Abramian, the team's most-talented player and one of its most enigmatic, is Armenian but is also good friends with team members of different backgrounds. He is especially close to team captain Jeff Bissell, who is white and a graduate of Agoura High.

"There are the Armenians and the other guys and I'm kind of like stuck in the middle," Abramian said. "In practice, half of them shoot on one side of the pool and half shoot on the other."

Abramian, a former member of the U.S. junior national team, could help by taking on a leadership role. However, he prefers to remain a force during matches and an indifferent participant in practice.

"When the team first started practice, everyone was looking to me to be a leader. . . . but I didn't want that," Abramian said. "I want to be the go-to guy in games but I don't want everything that goes with it, the responsibility."

It is Krauss' responsibility to try to mold Valley's unlikely cast of characters into some sort of cohesive unit, with or without leaders in the pool.

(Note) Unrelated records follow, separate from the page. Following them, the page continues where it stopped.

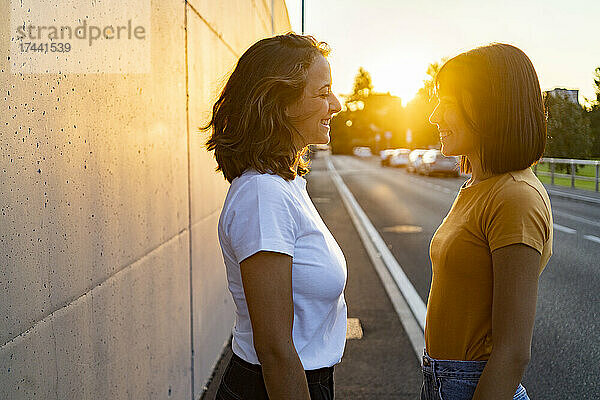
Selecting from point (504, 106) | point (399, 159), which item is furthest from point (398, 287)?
point (399, 159)

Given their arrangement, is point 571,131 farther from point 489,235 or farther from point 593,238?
point 593,238

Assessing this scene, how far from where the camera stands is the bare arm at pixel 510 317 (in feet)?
5.08

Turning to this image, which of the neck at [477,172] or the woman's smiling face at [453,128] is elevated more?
the woman's smiling face at [453,128]

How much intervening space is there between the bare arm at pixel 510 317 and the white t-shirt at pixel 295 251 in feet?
1.43

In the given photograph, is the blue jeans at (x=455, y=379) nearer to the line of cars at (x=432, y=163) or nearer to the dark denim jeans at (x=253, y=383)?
the dark denim jeans at (x=253, y=383)

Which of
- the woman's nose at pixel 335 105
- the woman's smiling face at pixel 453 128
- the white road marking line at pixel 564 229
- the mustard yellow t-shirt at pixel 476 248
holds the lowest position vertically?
the white road marking line at pixel 564 229

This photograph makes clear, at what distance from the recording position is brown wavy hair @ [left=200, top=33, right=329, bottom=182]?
176cm

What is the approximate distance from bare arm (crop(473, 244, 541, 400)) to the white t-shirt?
435 mm

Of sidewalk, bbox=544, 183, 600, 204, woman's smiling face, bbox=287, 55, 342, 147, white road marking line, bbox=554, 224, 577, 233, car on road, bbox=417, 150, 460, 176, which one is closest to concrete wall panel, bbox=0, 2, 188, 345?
woman's smiling face, bbox=287, 55, 342, 147

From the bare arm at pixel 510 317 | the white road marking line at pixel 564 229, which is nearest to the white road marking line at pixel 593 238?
the white road marking line at pixel 564 229

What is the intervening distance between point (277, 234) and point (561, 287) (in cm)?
673

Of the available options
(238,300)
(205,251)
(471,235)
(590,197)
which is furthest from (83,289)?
(590,197)

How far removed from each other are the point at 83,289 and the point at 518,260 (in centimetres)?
132

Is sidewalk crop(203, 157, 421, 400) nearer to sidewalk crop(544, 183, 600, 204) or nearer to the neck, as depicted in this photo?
the neck
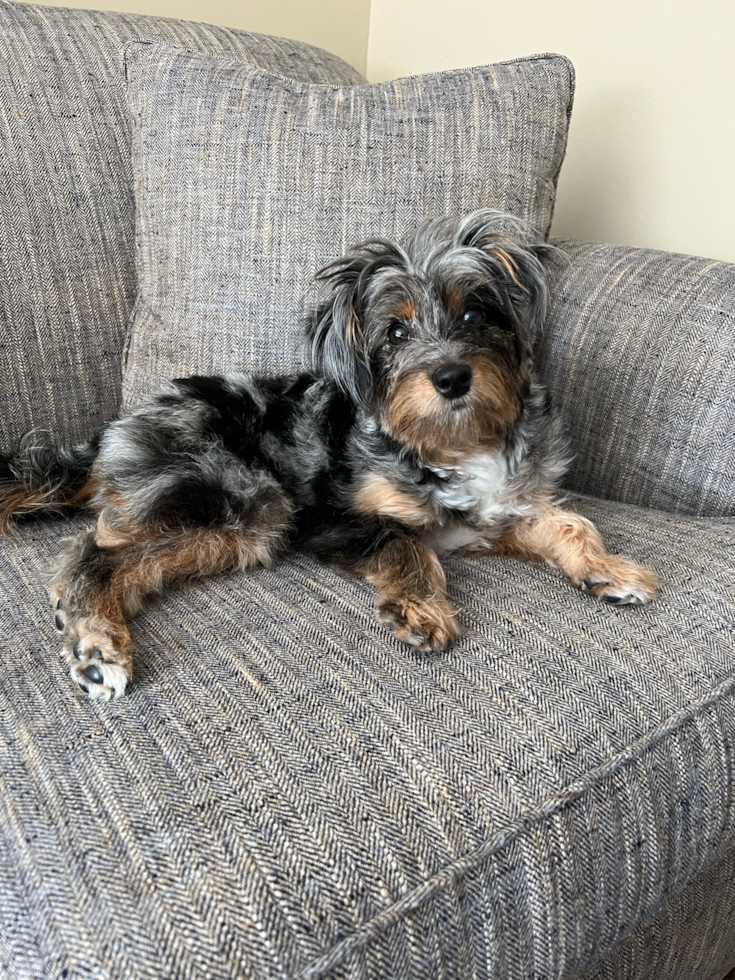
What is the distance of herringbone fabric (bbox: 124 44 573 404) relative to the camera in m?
2.00

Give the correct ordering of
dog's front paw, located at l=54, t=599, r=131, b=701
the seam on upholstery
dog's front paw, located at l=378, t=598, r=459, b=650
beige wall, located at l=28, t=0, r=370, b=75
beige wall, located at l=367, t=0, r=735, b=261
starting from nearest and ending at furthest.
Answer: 1. the seam on upholstery
2. dog's front paw, located at l=54, t=599, r=131, b=701
3. dog's front paw, located at l=378, t=598, r=459, b=650
4. beige wall, located at l=367, t=0, r=735, b=261
5. beige wall, located at l=28, t=0, r=370, b=75

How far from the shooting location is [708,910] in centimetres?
150

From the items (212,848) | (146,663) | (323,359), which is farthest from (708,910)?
(323,359)

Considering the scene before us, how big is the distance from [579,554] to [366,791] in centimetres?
81

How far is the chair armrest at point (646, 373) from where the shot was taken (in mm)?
1825

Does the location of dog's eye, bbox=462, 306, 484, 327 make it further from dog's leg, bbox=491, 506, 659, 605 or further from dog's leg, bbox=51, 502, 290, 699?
dog's leg, bbox=51, 502, 290, 699

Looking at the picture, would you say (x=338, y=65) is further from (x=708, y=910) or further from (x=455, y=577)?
(x=708, y=910)

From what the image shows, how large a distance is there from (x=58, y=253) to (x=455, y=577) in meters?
1.53

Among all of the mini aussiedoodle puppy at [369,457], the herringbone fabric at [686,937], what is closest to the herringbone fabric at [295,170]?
the mini aussiedoodle puppy at [369,457]

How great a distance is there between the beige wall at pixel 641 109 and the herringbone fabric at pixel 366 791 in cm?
155

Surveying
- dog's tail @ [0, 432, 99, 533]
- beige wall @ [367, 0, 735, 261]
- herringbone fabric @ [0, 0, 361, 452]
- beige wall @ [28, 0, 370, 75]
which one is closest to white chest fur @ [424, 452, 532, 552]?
dog's tail @ [0, 432, 99, 533]

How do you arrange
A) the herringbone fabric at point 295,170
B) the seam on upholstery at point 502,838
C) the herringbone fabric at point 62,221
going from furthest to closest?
1. the herringbone fabric at point 62,221
2. the herringbone fabric at point 295,170
3. the seam on upholstery at point 502,838

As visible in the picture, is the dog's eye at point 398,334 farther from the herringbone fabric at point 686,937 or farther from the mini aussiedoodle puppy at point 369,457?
the herringbone fabric at point 686,937

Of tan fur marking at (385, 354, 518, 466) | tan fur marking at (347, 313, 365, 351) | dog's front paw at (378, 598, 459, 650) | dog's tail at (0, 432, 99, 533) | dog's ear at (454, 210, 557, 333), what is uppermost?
dog's ear at (454, 210, 557, 333)
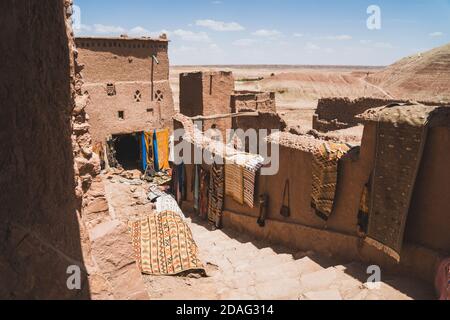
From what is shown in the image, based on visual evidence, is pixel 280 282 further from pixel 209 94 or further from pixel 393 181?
pixel 209 94

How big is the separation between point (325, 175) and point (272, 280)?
189 cm

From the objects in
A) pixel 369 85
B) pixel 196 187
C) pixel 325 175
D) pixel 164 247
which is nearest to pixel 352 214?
pixel 325 175

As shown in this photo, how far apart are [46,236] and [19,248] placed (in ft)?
1.21

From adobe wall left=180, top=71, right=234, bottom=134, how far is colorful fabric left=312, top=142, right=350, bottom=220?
35.7 ft

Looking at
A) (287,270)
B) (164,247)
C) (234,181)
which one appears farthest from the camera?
(234,181)

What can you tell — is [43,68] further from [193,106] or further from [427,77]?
[427,77]

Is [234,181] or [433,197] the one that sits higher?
[433,197]

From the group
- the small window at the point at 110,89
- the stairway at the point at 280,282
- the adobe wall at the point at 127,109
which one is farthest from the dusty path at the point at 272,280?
the small window at the point at 110,89

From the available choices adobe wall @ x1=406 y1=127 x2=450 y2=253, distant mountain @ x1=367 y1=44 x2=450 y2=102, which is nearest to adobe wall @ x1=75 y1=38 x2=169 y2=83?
adobe wall @ x1=406 y1=127 x2=450 y2=253

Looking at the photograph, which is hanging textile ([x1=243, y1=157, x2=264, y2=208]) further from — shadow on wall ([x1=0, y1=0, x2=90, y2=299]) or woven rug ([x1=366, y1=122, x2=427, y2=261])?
shadow on wall ([x1=0, y1=0, x2=90, y2=299])

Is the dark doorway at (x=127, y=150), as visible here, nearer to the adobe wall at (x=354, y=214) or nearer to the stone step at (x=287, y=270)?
the adobe wall at (x=354, y=214)

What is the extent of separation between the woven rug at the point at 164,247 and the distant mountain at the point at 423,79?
3240 centimetres

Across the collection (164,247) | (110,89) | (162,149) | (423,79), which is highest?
(423,79)

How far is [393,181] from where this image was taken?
5.21 meters
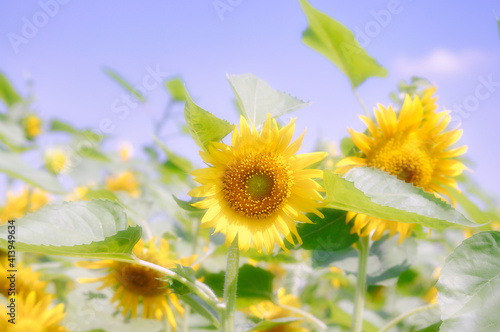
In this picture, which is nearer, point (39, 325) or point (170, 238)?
point (39, 325)

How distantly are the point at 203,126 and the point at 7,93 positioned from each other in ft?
9.01

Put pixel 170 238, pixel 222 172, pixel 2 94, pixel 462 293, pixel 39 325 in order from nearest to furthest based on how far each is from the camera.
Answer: pixel 462 293 → pixel 222 172 → pixel 39 325 → pixel 170 238 → pixel 2 94

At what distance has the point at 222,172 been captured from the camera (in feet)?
3.19

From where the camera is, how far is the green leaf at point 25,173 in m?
1.50

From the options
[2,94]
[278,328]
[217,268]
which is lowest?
[278,328]

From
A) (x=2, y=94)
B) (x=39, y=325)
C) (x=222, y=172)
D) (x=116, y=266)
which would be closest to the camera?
(x=222, y=172)

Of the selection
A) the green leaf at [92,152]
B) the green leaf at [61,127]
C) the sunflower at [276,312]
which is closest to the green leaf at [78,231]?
the sunflower at [276,312]

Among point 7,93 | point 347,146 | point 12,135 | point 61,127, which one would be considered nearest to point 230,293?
point 347,146

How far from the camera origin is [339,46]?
3.91ft

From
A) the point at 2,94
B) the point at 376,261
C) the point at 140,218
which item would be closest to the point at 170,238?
the point at 140,218

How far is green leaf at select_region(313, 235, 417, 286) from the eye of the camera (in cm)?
132

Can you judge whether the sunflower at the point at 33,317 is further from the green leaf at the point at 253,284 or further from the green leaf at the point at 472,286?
the green leaf at the point at 472,286

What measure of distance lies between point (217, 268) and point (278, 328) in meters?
0.35

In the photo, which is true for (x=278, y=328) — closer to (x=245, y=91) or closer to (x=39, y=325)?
(x=39, y=325)
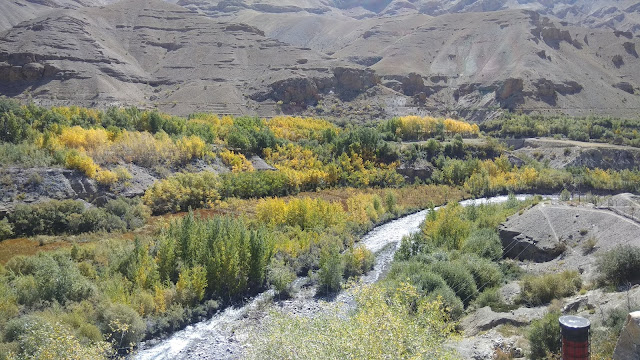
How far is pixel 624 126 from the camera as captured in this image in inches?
2992

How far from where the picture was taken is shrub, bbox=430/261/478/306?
2153 cm

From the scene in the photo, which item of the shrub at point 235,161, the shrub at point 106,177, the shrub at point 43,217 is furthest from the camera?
the shrub at point 235,161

"I found out I had to set down the rules of how to play team water polo and go over them again and again," Krauss said. "We've had lots of team meetings and talked about how to get along. Believe me, I haven't solved that yet."

Players say Krauss earned a measure of respect by dispatching Babadjanian and by not allowing Abramian to play after he missed workouts.

"I think I know more than Bill does about water polo, but he surprised me," Abramian said. "I missed workouts and I didn't expect him to call up and tell me I couldn't play [in matches] but he did. I gained a little respect for him."

After making those comments last week, Abramian missed two workouts last week and did not start in the Monarchs' 16-9 victory Wednesday over Pierce.

While Abramian doubts Krauss' tactical savvy, his friend Bissell is fully behind the coach. His voice takes on an angry tone when he discusses the way some team members pointedly ignore Krauss' instructions.

"I've never seen a coach treated the way Bill's been treated," said the 21-year old Bissell, whose high school coach played for Krauss. "Bill knows a hell of a lot about water polo but he's been blown off by a couple of people and I don't think that's right."

Krauss remains upbeat and says the season's turmoil has not diminished his desire to coach.

"It has been a more-demanding year than others but just because I have a few kids who are giving me trouble doesn't mean I don't love it anymore," he said. "There's a lot of coaches who would have had some of these guys gone right away. That's not my style."


Bissel believes the Monarchs can overcome their internal divisions and fulfill their potential.

"I see the different groups on our team, but not when we're playing," Bissell said. "Then it's just three white guys and three Armenian guys and we just play together."

Amiryan, the goalie, says the team is improving, both in play and social relations.

"The more we play the more we get into it," he said. "I'm sure that by the end of the year we will have a great team. We will be a united talent."